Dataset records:
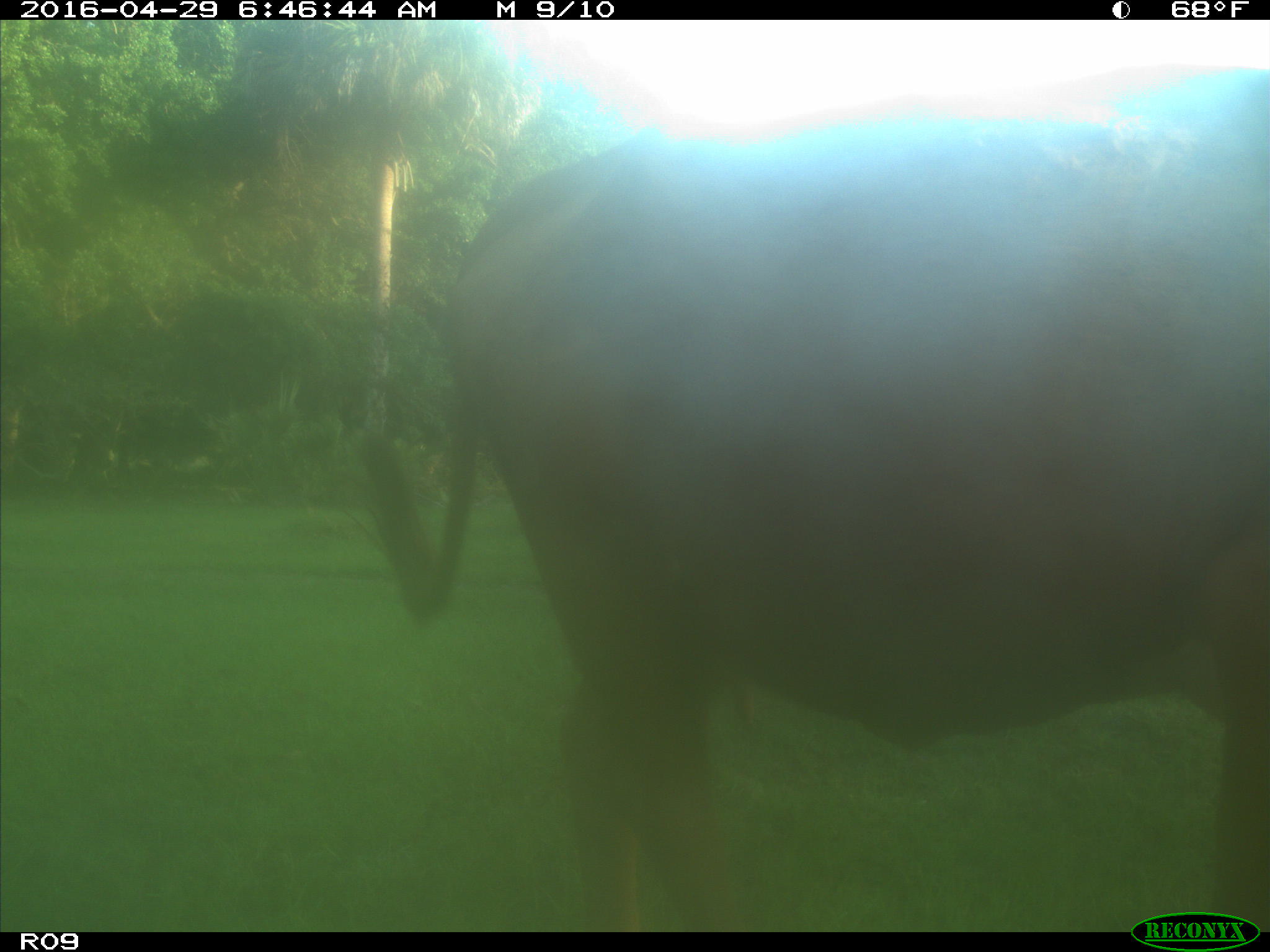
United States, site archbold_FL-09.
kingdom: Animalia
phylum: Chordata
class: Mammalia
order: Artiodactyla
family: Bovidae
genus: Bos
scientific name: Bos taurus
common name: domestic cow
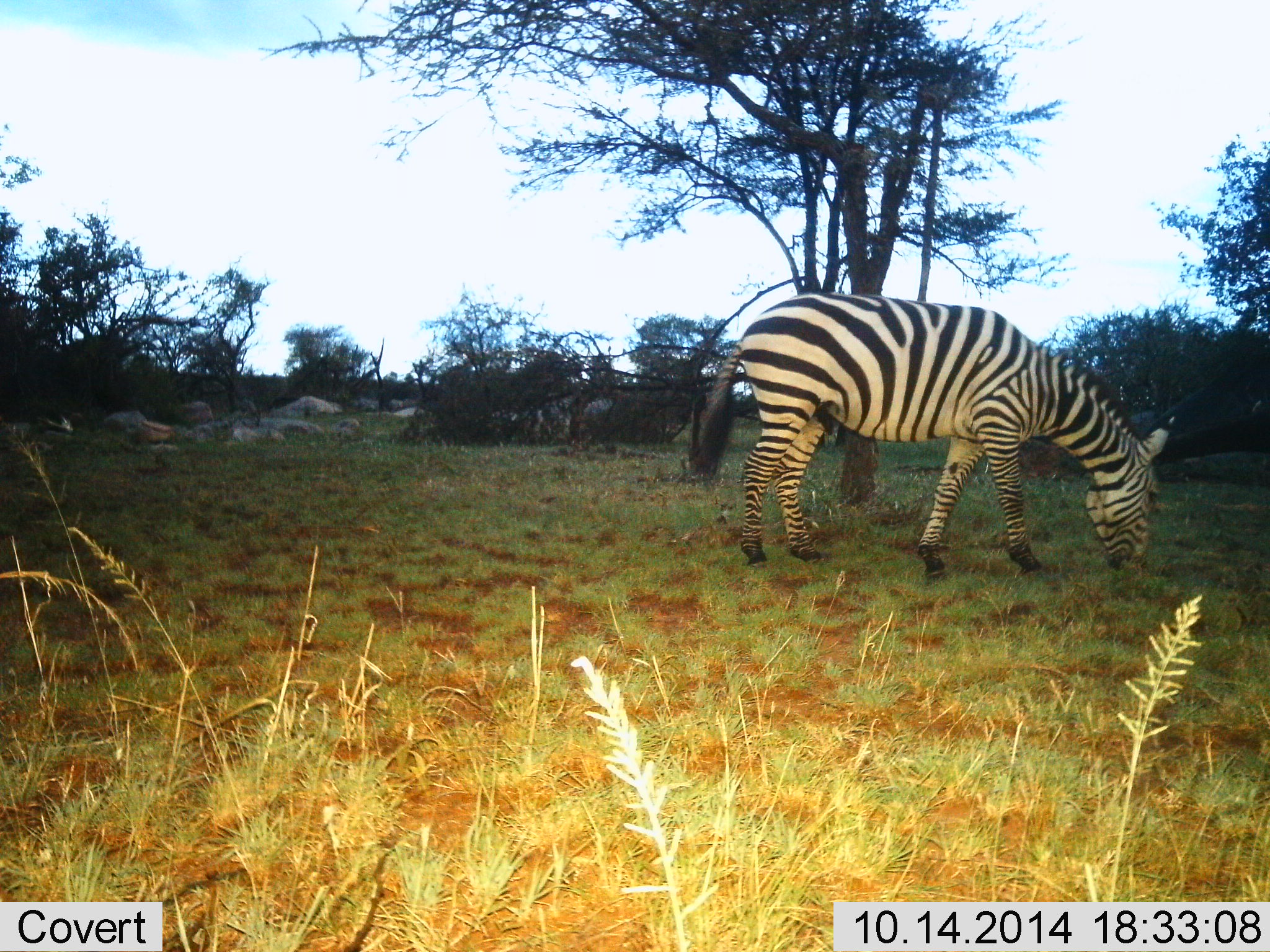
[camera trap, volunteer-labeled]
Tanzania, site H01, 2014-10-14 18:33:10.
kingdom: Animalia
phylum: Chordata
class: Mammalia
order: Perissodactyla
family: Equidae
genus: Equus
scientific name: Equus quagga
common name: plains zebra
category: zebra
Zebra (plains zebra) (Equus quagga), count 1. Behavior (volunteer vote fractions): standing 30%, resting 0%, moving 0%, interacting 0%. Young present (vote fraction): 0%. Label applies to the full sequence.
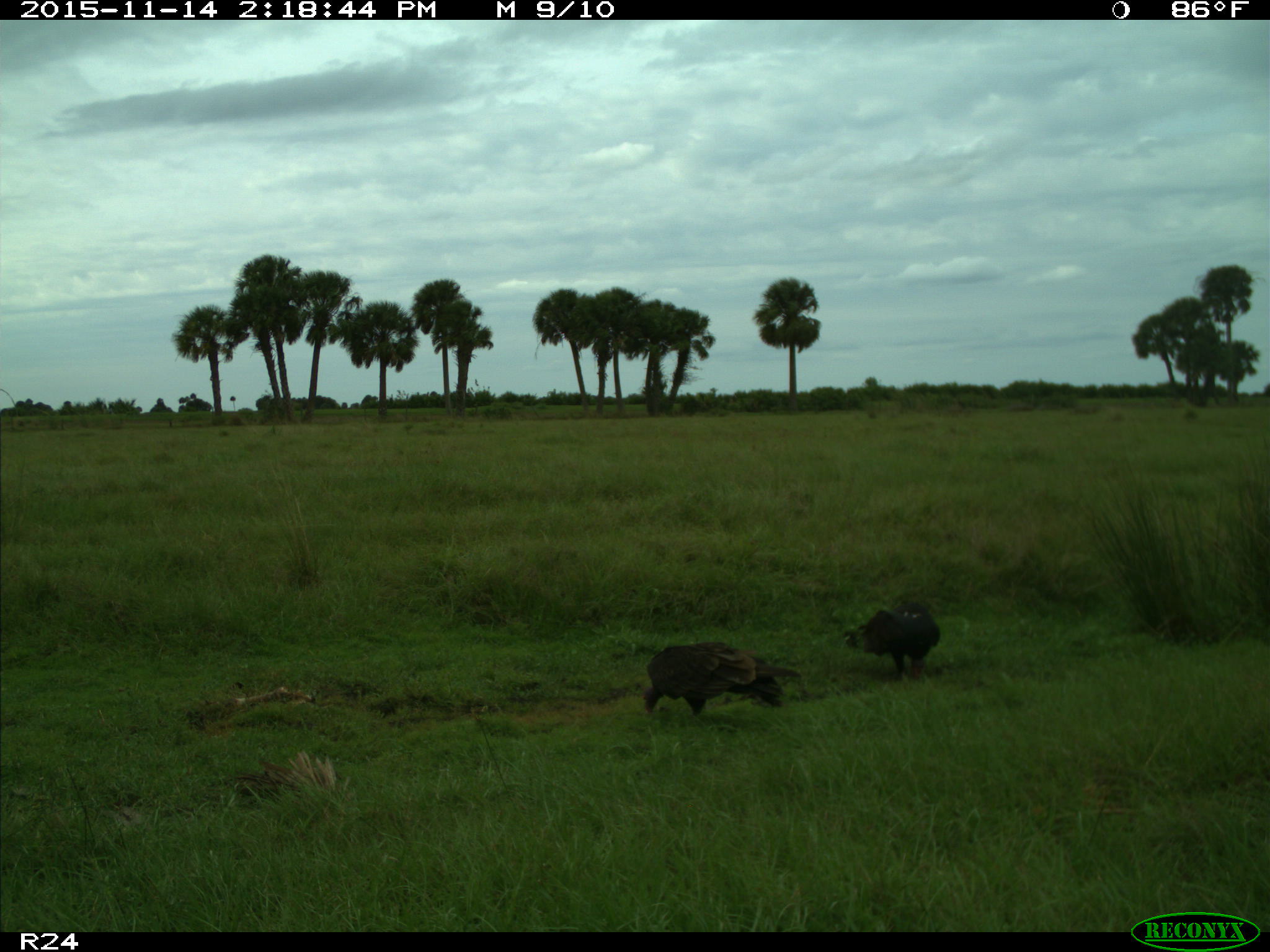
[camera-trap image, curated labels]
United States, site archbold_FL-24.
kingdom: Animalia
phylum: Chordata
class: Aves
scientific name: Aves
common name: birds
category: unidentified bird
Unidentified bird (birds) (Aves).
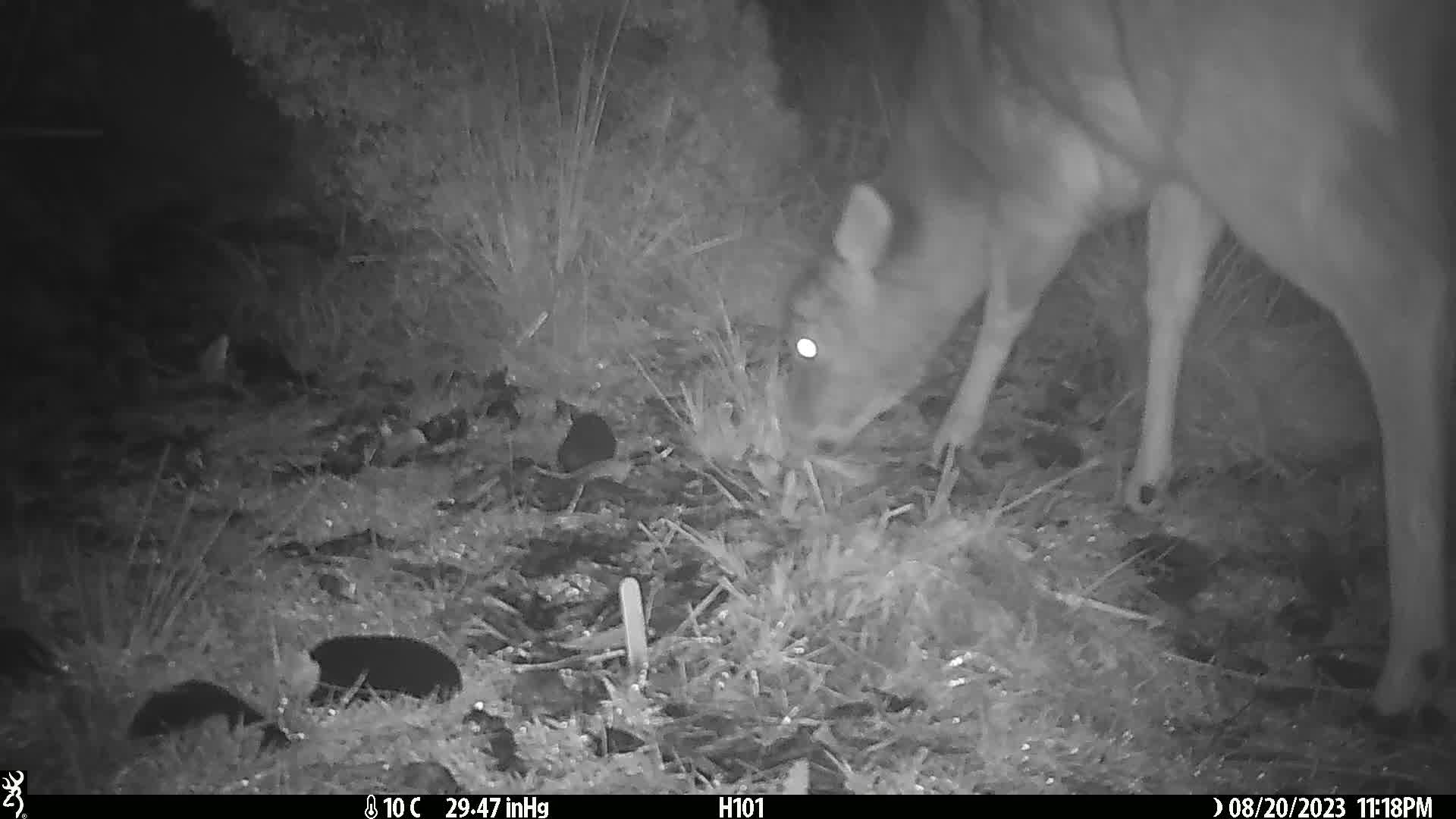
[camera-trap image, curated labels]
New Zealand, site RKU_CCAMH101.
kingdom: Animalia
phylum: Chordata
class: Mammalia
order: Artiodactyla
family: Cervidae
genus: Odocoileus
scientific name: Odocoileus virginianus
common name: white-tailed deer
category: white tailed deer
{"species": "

Exercise aim: Copy every line above that holds the word "site".

Written solution:
United States, site archbold_FL-09.
Tanzania, site H01, 2014-10-14 18:33:10.
United States, site archbold_FL-24.
New Zealand, site RKU_CCAMH101.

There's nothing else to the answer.